* _Excerpt to read_:

◇ ◇ ◇ ◇ ◇ ◇ ◇

Let's look at the definition of $\mathbb{Z}_p:$

$$ \mathbb{Z}_p := \{(x_n)_{n \geq 0} \in \Pi_{n \in \mathbb{N}_0}\mathbb{Z}/p^{n+1}\mathbb{Z} | x_n = \eta_{mn}(x_m), \forall m \geq n \} $$

where for $m \geq n, \eta_{mn}: \mathbb{Z}/p^{m}\mathbb{Z} \rightarrow \mathbb{Z}/p^{n}\mathbb{Z}$ is the natural map induced by the inclusion $p^m\mathbb{Z} \subseteq p^n \mathbb{Z}.$

Now consider the map $\epsilon_p : \mathbb{Z} \rightarrow \mathbb{Z}_p$ defined by $x \mapsto (x_k)_{k \geq 0}$ where $x_k$ is the image of $x$ in $\mathbb{Z}/p^{k}\mathbb{Z}.$ Then $\epsilon_p$ is an abelian group homomorphism. Suppose that for some $x, y \in \mathbb{Z}, \epsilon_p(x) = \epsilon_p(y).$ Then we have $x_k = y_k$ in $\mathbb{Z}/p^{k +1}\mathbb{Z}, \forall k \geq 0,$ i.e. $x - y$ is divisible by $p^{k+1}, \forall k \geq 0.$ Thus $x = y$ and consequently $\epsilon_p$ is an embedding.

◇ ◇ ◇ ◇ ◇ ◇ ◇

* _Material supplied_:
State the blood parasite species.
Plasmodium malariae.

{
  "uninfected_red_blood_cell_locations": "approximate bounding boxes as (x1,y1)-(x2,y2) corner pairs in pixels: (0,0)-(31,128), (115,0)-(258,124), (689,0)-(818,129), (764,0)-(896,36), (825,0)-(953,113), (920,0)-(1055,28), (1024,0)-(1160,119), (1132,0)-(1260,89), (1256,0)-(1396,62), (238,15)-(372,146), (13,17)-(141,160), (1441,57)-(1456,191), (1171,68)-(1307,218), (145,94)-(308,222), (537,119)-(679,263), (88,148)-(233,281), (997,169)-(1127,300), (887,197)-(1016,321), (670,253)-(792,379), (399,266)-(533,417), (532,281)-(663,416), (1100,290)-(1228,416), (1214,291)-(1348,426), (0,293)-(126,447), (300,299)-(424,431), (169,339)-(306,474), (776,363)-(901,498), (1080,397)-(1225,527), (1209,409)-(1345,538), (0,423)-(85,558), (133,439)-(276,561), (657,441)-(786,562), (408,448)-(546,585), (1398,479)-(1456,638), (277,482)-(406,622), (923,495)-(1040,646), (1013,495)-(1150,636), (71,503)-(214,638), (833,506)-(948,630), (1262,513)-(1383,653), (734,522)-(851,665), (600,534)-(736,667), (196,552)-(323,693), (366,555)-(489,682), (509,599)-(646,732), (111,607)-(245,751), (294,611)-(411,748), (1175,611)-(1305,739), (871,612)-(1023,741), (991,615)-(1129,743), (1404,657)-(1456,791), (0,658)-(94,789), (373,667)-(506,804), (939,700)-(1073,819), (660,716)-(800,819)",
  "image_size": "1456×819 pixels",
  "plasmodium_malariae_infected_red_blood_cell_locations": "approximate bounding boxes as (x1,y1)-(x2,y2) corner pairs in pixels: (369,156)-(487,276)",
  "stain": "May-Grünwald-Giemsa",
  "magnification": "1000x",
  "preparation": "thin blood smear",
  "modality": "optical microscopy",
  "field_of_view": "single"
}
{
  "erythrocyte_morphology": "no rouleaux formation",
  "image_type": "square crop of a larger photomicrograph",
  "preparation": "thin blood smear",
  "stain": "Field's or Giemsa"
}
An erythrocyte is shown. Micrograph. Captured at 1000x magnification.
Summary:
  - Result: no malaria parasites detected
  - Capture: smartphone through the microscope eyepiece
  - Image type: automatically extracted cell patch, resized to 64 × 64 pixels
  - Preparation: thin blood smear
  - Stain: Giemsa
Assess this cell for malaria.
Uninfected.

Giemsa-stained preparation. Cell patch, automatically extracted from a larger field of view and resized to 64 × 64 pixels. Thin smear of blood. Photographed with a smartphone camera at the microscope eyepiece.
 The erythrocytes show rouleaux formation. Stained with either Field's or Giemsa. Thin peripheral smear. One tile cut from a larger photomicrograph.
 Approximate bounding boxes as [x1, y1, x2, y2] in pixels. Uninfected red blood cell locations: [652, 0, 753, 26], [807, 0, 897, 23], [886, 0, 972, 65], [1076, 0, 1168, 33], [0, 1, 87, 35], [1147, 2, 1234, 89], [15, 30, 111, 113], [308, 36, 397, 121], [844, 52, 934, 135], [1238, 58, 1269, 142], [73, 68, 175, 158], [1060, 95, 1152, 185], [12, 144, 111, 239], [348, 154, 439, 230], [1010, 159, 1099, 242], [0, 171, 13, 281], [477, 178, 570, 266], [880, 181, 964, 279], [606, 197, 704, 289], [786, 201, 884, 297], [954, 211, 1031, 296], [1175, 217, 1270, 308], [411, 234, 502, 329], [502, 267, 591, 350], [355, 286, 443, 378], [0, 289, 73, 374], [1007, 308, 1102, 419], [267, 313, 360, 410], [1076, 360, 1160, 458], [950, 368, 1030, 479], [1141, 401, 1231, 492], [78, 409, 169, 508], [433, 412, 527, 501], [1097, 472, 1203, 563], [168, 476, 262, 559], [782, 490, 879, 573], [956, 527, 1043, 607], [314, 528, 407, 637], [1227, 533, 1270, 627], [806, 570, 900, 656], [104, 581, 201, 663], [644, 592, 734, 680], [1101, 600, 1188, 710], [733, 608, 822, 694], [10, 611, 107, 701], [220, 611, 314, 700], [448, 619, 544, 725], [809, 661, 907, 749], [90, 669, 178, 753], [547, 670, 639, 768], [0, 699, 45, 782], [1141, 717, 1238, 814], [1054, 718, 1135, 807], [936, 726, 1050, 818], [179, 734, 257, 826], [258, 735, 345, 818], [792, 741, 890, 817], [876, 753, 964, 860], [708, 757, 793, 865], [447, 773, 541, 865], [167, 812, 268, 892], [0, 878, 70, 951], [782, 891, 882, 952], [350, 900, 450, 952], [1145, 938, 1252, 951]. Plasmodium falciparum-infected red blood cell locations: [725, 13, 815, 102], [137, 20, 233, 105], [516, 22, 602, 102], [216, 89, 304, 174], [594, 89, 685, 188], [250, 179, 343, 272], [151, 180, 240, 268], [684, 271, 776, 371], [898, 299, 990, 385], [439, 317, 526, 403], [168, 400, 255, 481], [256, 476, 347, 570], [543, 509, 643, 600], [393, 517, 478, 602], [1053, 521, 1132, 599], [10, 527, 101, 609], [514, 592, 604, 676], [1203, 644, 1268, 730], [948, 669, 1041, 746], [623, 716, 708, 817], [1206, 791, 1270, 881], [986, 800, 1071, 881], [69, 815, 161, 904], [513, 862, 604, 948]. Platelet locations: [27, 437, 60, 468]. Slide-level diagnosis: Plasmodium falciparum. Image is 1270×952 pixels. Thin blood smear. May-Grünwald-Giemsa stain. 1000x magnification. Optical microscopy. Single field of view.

◇ ◇ ◇ ◇ ◇ ◇ ◇

* _Exercise_: Extract the passage on the p-adic integers word for word, starting at "Now consider the" and ending at "is an embedding.". The lines above have no connection to the passage on the p-adic integers.

* _Task solution_:
Now consider the map $\epsilon_p : \mathbb{Z} \rightarrow \mathbb{Z}_p$ defined by $x \mapsto (x_k)_{k \geq 0}$ where $x_k$ is the image of $x$ in $\mathbb{Z}/p^{k}\mathbb{Z}.$ Then $\epsilon_p$ is an abelian group homomorphism. Suppose that for some $x, y \in \mathbb{Z}, \epsilon_p(x) = \epsilon_p(y).$ Then we have $x_k = y_k$ in $\mathbb{Z}/p^{k +1}\mathbb{Z}, \forall k \geq 0,$ i.e. $x - y$ is divisible by $p^{k+1}, \forall k \geq 0.$ Thus $x = y$ and consequently $\epsilon_p$ is an embedding.